━━━━━ Dataset content
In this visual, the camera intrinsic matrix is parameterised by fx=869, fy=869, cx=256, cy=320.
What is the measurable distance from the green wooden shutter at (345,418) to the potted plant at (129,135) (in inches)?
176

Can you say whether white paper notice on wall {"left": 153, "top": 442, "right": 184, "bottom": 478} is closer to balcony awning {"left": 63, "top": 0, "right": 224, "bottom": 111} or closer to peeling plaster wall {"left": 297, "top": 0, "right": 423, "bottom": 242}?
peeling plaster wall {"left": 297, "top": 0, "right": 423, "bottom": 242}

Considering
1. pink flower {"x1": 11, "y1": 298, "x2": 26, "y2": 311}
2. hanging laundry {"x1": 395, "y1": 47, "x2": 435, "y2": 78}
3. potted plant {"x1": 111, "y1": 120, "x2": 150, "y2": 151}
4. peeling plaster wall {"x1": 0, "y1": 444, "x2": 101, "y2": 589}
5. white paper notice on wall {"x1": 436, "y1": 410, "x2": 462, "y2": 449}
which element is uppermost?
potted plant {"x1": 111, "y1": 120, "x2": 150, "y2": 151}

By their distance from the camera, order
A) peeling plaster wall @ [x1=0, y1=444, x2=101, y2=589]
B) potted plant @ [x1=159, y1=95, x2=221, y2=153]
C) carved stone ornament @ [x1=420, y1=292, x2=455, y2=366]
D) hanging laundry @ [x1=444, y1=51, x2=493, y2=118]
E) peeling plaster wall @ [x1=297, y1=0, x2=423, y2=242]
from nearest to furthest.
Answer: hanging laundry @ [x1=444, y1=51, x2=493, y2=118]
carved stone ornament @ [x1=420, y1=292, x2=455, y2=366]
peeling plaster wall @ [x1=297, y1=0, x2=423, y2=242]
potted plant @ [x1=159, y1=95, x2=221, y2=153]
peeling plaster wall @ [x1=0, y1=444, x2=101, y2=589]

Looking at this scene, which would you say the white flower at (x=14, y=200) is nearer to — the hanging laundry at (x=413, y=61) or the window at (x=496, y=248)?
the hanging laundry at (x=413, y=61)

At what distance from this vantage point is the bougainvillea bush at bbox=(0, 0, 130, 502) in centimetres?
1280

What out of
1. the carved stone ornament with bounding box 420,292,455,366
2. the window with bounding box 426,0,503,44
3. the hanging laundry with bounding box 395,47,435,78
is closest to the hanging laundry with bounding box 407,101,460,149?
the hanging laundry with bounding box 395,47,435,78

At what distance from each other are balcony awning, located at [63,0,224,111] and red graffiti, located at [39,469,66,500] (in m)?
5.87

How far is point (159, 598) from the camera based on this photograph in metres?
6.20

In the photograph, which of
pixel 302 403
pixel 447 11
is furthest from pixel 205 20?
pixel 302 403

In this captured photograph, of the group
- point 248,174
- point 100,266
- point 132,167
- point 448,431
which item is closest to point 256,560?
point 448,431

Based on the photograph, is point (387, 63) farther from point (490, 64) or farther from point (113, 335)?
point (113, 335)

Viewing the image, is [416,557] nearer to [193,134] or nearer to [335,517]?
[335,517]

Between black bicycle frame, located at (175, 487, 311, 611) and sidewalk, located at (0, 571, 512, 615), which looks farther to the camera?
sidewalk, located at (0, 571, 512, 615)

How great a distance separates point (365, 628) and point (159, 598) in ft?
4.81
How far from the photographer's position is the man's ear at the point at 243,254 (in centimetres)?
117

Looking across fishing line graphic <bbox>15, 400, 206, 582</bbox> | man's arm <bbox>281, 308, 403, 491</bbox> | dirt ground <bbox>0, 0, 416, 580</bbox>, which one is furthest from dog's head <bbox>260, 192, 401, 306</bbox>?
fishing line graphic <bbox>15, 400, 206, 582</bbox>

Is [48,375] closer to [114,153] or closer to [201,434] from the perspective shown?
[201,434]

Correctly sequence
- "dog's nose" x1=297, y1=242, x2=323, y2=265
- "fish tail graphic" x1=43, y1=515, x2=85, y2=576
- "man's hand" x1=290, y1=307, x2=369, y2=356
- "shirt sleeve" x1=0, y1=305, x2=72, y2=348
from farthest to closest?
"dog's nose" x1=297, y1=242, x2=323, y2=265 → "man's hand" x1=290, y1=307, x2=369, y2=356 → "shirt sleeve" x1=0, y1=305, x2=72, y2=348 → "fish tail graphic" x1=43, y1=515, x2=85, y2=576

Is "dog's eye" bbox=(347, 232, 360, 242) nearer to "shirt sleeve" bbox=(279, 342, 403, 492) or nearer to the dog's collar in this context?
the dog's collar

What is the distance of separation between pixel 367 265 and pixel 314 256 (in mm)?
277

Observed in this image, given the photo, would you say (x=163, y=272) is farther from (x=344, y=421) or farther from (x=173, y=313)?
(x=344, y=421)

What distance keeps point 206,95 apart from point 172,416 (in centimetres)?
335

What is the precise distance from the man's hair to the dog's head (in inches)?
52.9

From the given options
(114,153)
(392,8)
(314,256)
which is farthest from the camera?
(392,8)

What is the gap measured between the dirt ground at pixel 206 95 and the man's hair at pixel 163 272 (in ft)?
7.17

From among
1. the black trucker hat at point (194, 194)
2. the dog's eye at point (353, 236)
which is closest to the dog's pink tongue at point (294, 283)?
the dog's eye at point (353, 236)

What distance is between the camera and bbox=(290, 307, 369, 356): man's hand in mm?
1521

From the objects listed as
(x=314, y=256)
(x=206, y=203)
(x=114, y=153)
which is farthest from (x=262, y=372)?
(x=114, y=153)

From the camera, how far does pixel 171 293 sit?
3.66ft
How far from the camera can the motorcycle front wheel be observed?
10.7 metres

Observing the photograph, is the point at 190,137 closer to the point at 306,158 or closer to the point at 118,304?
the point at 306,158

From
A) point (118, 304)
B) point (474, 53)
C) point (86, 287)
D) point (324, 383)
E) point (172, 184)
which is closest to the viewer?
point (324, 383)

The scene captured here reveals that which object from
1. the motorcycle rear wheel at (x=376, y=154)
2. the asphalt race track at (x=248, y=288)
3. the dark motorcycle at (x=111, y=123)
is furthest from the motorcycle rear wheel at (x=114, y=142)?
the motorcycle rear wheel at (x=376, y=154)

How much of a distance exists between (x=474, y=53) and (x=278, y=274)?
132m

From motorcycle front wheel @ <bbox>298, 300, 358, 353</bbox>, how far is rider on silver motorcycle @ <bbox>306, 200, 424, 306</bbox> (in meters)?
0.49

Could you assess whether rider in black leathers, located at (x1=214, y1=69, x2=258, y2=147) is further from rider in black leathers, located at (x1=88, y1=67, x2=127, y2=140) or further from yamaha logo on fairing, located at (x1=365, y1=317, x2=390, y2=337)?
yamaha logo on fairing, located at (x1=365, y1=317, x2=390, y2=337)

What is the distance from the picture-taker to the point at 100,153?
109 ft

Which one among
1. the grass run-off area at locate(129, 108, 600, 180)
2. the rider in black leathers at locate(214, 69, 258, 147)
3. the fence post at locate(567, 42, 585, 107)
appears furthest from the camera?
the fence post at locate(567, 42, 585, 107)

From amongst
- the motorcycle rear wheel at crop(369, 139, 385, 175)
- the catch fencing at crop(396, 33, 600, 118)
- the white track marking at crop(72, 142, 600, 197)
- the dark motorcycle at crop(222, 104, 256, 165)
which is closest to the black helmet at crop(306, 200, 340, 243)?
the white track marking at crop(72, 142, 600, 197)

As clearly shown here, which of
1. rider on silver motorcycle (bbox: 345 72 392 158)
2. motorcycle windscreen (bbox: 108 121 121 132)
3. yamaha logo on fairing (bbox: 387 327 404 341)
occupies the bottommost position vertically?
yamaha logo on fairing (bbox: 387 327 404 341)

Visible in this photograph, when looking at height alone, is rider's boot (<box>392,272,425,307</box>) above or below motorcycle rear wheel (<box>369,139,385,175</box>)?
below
━━━━━━━━━━
*The exercise*. Give every line above as a numbered list, leaving out the blank lines.

*Final answer*.
1. In this visual, the camera intrinsic matrix is parameterised by fx=869, fy=869, cx=256, cy=320.
2. What is the measurable distance from the green wooden shutter at (345,418) to the potted plant at (129,135) (in inches)?
3. 176
4. Can you say whether white paper notice on wall {"left": 153, "top": 442, "right": 184, "bottom": 478} is closer to balcony awning {"left": 63, "top": 0, "right": 224, "bottom": 111} or closer to peeling plaster wall {"left": 297, "top": 0, "right": 423, "bottom": 242}?
5. peeling plaster wall {"left": 297, "top": 0, "right": 423, "bottom": 242}
6. Considering
7. 1. pink flower {"x1": 11, "y1": 298, "x2": 26, "y2": 311}
8. 2. hanging laundry {"x1": 395, "y1": 47, "x2": 435, "y2": 78}
9. 3. potted plant {"x1": 111, "y1": 120, "x2": 150, "y2": 151}
10. 4. peeling plaster wall {"x1": 0, "y1": 444, "x2": 101, "y2": 589}
11. 5. white paper notice on wall {"x1": 436, "y1": 410, "x2": 462, "y2": 449}
12. which element is uppermost?
13. potted plant {"x1": 111, "y1": 120, "x2": 150, "y2": 151}
14. By their distance from the camera, order
15. A) peeling plaster wall @ [x1=0, y1=444, x2=101, y2=589]
16. B) potted plant @ [x1=159, y1=95, x2=221, y2=153]
17. C) carved stone ornament @ [x1=420, y1=292, x2=455, y2=366]
18. D) hanging laundry @ [x1=444, y1=51, x2=493, y2=118]
19. E) peeling plaster wall @ [x1=297, y1=0, x2=423, y2=242]
20. from nearest to furthest.
21. Answer: hanging laundry @ [x1=444, y1=51, x2=493, y2=118]
22. carved stone ornament @ [x1=420, y1=292, x2=455, y2=366]
23. peeling plaster wall @ [x1=297, y1=0, x2=423, y2=242]
24. potted plant @ [x1=159, y1=95, x2=221, y2=153]
25. peeling plaster wall @ [x1=0, y1=444, x2=101, y2=589]
26. Looking at this scene, which would you say the white flower at (x=14, y=200) is nearer to — the hanging laundry at (x=413, y=61) or the window at (x=496, y=248)?
27. the hanging laundry at (x=413, y=61)
28. At what distance from this vantage point is the bougainvillea bush at bbox=(0, 0, 130, 502) in centimetres?
29. 1280
30. What out of
31. 1. the carved stone ornament with bounding box 420,292,455,366
32. 2. the window with bounding box 426,0,503,44
33. 3. the hanging laundry with bounding box 395,47,435,78
34. is closest to the hanging laundry with bounding box 407,101,460,149?
35. the hanging laundry with bounding box 395,47,435,78
36. At what distance from each other are balcony awning, located at [63,0,224,111] and red graffiti, located at [39,469,66,500] (in m)?
37. 5.87
38. How far is point (159, 598) from the camera based on this photograph in metres?
39. 6.20
40. In the photograph, which of
41. pixel 302 403
42. pixel 447 11
43. is furthest from pixel 205 20?
44. pixel 302 403
45. In this captured photograph, of the group
46. - point 248,174
47. - point 100,266
48. - point 132,167
49. - point 448,431
50. which item is closest to point 256,560?
51. point 448,431
52. Based on the photograph, is point (387, 63) farther from point (490, 64) or farther from point (113, 335)?
53. point (113, 335)
54. Viewing the image, is [416,557] nearer to [193,134] or nearer to [335,517]?
55. [335,517]
56. Between black bicycle frame, located at (175, 487, 311, 611) and sidewalk, located at (0, 571, 512, 615), which looks farther to the camera?
57. sidewalk, located at (0, 571, 512, 615)
58. How great a distance separates point (365, 628) and point (159, 598) in ft?
59. 4.81
60. How far from the photographer's position is the man's ear at the point at 243,254 (in centimetres)?
61. 117
62. Looking across fishing line graphic <bbox>15, 400, 206, 582</bbox> | man's arm <bbox>281, 308, 403, 491</bbox> | dirt ground <bbox>0, 0, 416, 580</bbox>, which one is furthest from dog's head <bbox>260, 192, 401, 306</bbox>?
63. fishing line graphic <bbox>15, 400, 206, 582</bbox>
64. Is [48,375] closer to [114,153] or closer to [201,434] from the perspective shown?
65. [201,434]
66. Correctly sequence
67. - "dog's nose" x1=297, y1=242, x2=323, y2=265
68. - "fish tail graphic" x1=43, y1=515, x2=85, y2=576
69. - "man's hand" x1=290, y1=307, x2=369, y2=356
70. - "shirt sleeve" x1=0, y1=305, x2=72, y2=348
71. from farthest to closest?
72. "dog's nose" x1=297, y1=242, x2=323, y2=265 → "man's hand" x1=290, y1=307, x2=369, y2=356 → "shirt sleeve" x1=0, y1=305, x2=72, y2=348 → "fish tail graphic" x1=43, y1=515, x2=85, y2=576
73. Is "dog's eye" bbox=(347, 232, 360, 242) nearer to "shirt sleeve" bbox=(279, 342, 403, 492) or nearer to the dog's collar in this context?
74. the dog's collar
75. What is the distance of separation between pixel 367 265 and pixel 314 256 (in mm)?
76. 277
77. Observed in this image, given the photo, would you say (x=163, y=272) is farther from (x=344, y=421) or farther from (x=173, y=313)?
78. (x=344, y=421)
79. What distance keeps point 206,95 apart from point 172,416 (in centimetres)?
80. 335
81. What is the precise distance from the man's hair to the dog's head (in inches)?
82. 52.9
83. From the given options
84. (114,153)
85. (392,8)
86. (314,256)
87. which is farthest from the camera?
88. (392,8)
89. What is the gap measured between the dirt ground at pixel 206 95 and the man's hair at pixel 163 272 (in ft)?
90. 7.17
91. From among
92. 1. the black trucker hat at point (194, 194)
93. 2. the dog's eye at point (353, 236)
94. which is closest to the dog's pink tongue at point (294, 283)?
95. the dog's eye at point (353, 236)
96. What distance is between the camera and bbox=(290, 307, 369, 356): man's hand in mm?
97. 1521
98. From the objects listed as
99. (x=314, y=256)
100. (x=206, y=203)
101. (x=114, y=153)
102. which is farthest from (x=262, y=372)?
103. (x=114, y=153)
104. From the camera, how far does pixel 171 293 sit?
105. 3.66ft
106. How far from the camera can the motorcycle front wheel be observed?
107. 10.7 metres
108. Observing the photograph, is the point at 190,137 closer to the point at 306,158 or closer to the point at 118,304?
109. the point at 306,158
110. From
111. A) point (118, 304)
112. B) point (474, 53)
113. C) point (86, 287)
114. D) point (324, 383)
115. E) point (172, 184)
116. which is closest to the viewer?
117. point (324, 383)
118. The scene captured here reveals that which object from
119. 1. the motorcycle rear wheel at (x=376, y=154)
120. 2. the asphalt race track at (x=248, y=288)
121. 3. the dark motorcycle at (x=111, y=123)
122. is furthest from the motorcycle rear wheel at (x=114, y=142)?
123. the motorcycle rear wheel at (x=376, y=154)
124. How much of a distance exists between (x=474, y=53) and (x=278, y=274)?
125. 132m
126. From motorcycle front wheel @ <bbox>298, 300, 358, 353</bbox>, how far is rider on silver motorcycle @ <bbox>306, 200, 424, 306</bbox> (in meters)?
127. 0.49
128. Could you assess whether rider in black leathers, located at (x1=214, y1=69, x2=258, y2=147) is further from rider in black leathers, located at (x1=88, y1=67, x2=127, y2=140) or further from yamaha logo on fairing, located at (x1=365, y1=317, x2=390, y2=337)?
129. yamaha logo on fairing, located at (x1=365, y1=317, x2=390, y2=337)
130. What is the distance from the picture-taker to the point at 100,153?
131. 109 ft
132. Which one among
133. 1. the grass run-off area at locate(129, 108, 600, 180)
134. 2. the rider in black leathers at locate(214, 69, 258, 147)
135. 3. the fence post at locate(567, 42, 585, 107)
136. appears furthest from the camera?
137. the fence post at locate(567, 42, 585, 107)
138. From amongst
139. - the motorcycle rear wheel at crop(369, 139, 385, 175)
140. - the catch fencing at crop(396, 33, 600, 118)
141. - the white track marking at crop(72, 142, 600, 197)
142. - the dark motorcycle at crop(222, 104, 256, 165)
143. which is closest to the black helmet at crop(306, 200, 340, 243)?
144. the white track marking at crop(72, 142, 600, 197)
145. As clearly shown here, which of
146. 1. rider on silver motorcycle (bbox: 345 72 392 158)
147. 2. motorcycle windscreen (bbox: 108 121 121 132)
148. 3. yamaha logo on fairing (bbox: 387 327 404 341)
149. occupies the bottommost position vertically?
150. yamaha logo on fairing (bbox: 387 327 404 341)
151. Visible in this photograph, when looking at height alone, is rider's boot (<box>392,272,425,307</box>) above or below motorcycle rear wheel (<box>369,139,385,175</box>)?
152. below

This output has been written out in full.